Available data:
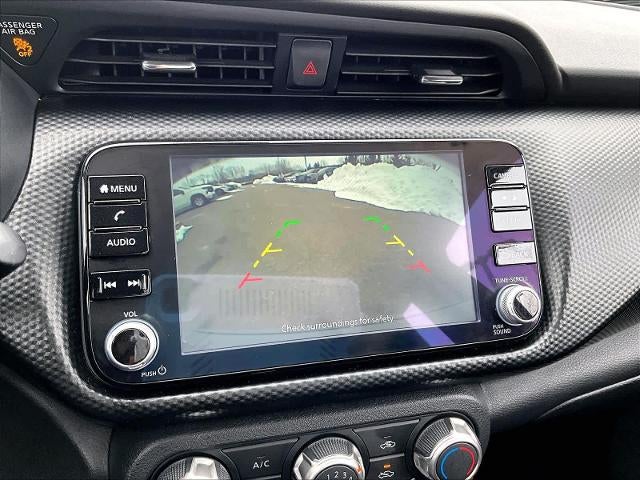 2024 Nissan Kicks SV FWD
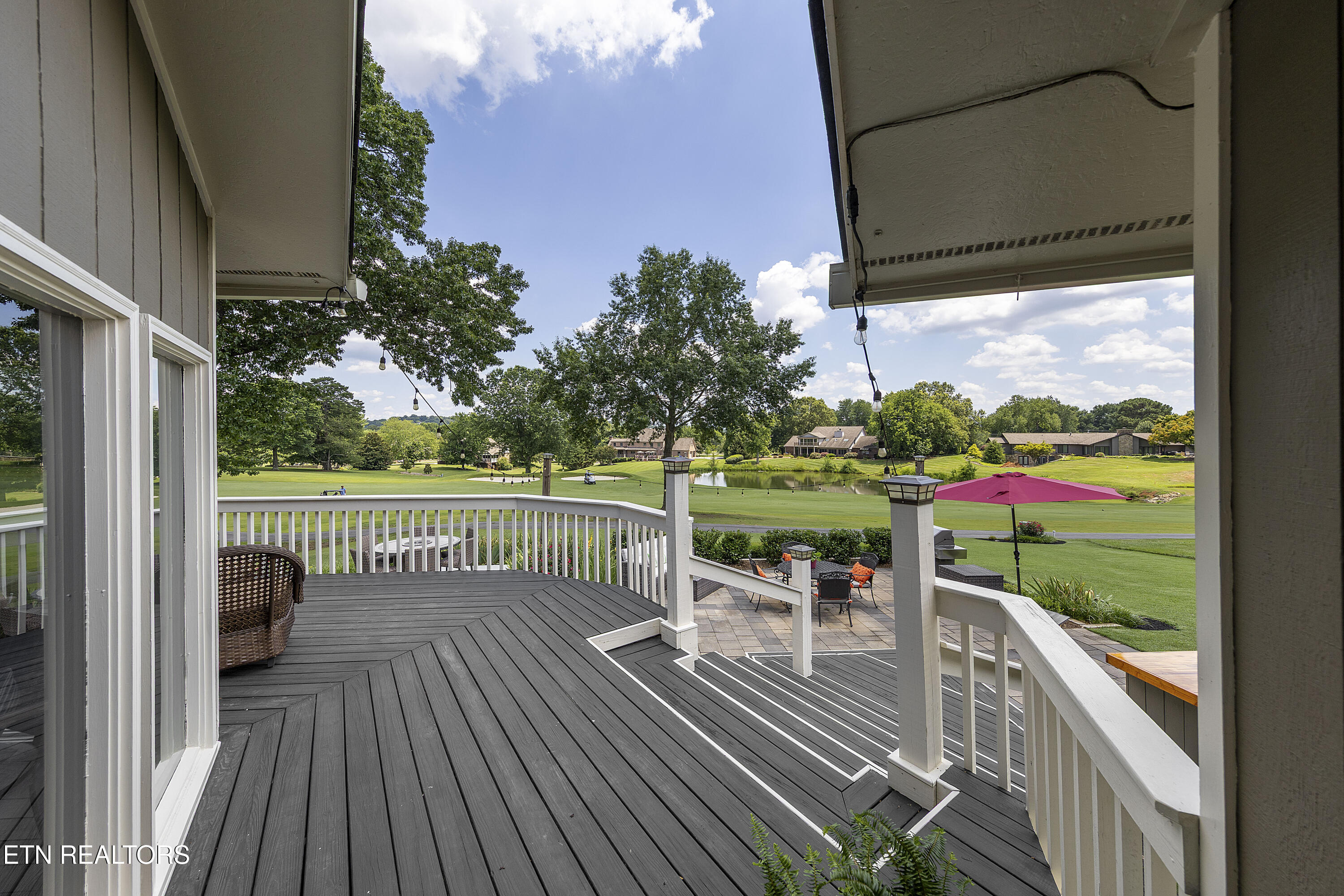 208 Baltusrol Road Knoxville, TN 37934 - Photo 28 of 38 Abundance of Outdoor Living Space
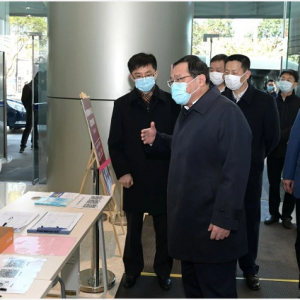 李強今天在長寧實地檢查疫情防控、調(diào)研復工復產(chǎn)復市，去了這些樓宇、企業(yè)和社區(qū)！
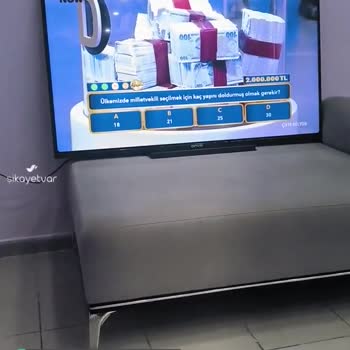 Onvo TV Kumanda Arızası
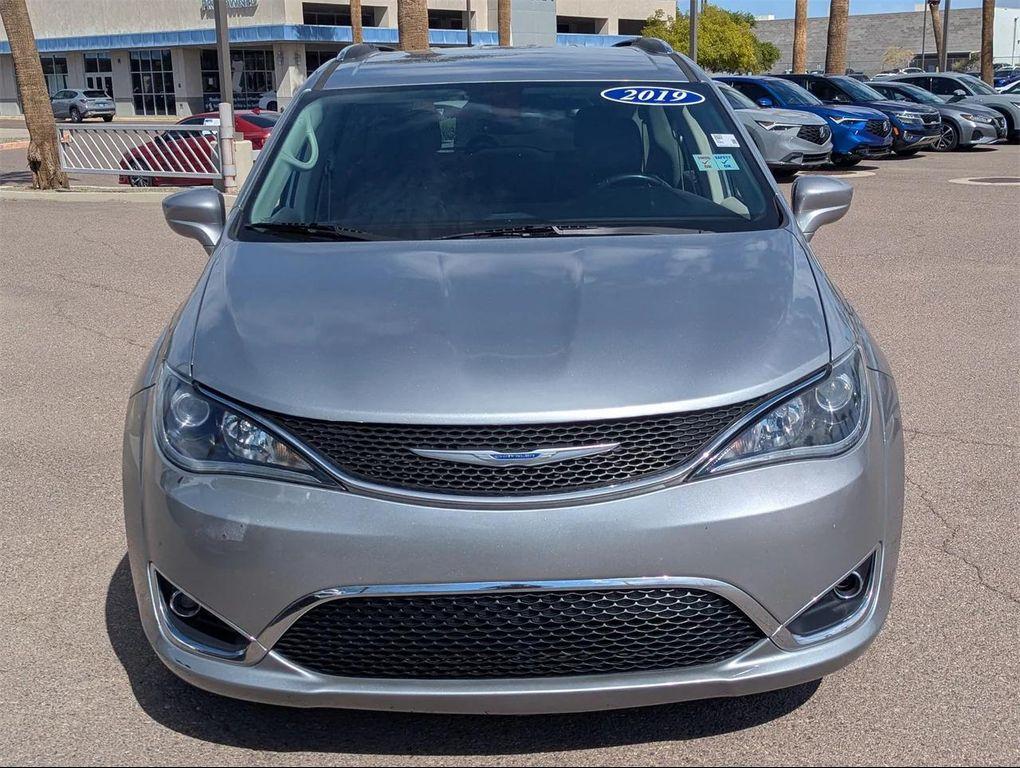used 2019 Chrysler Pacifica car, priced at $14,998
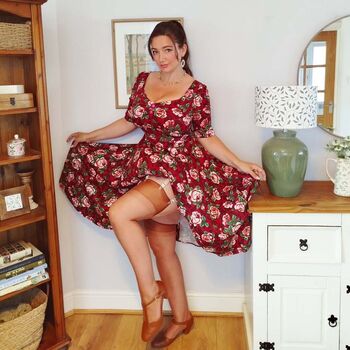 Missvintagedresses leaked private photo uncensored HD quality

Exercise description: Reproduce every line of the listing above verbatim, in the original order, with the pictures omitted from the answer.

Answer space:
 2024 Nissan Kicks SV FWD
 208 Baltusrol Road Knoxville, TN 37934 - Photo 28 of 38 Abundance of Outdoor Living Space
 李強今天在長寧實地檢查疫情防控、調(diào)研復工復產(chǎn)復市，去了這些樓宇、企業(yè)和社區(qū)！
 Onvo TV Kumanda Arızası
used 2019 Chrysler Pacifica car, priced at $14,998
 Missvintagedresses leaked private photo uncensored HD quality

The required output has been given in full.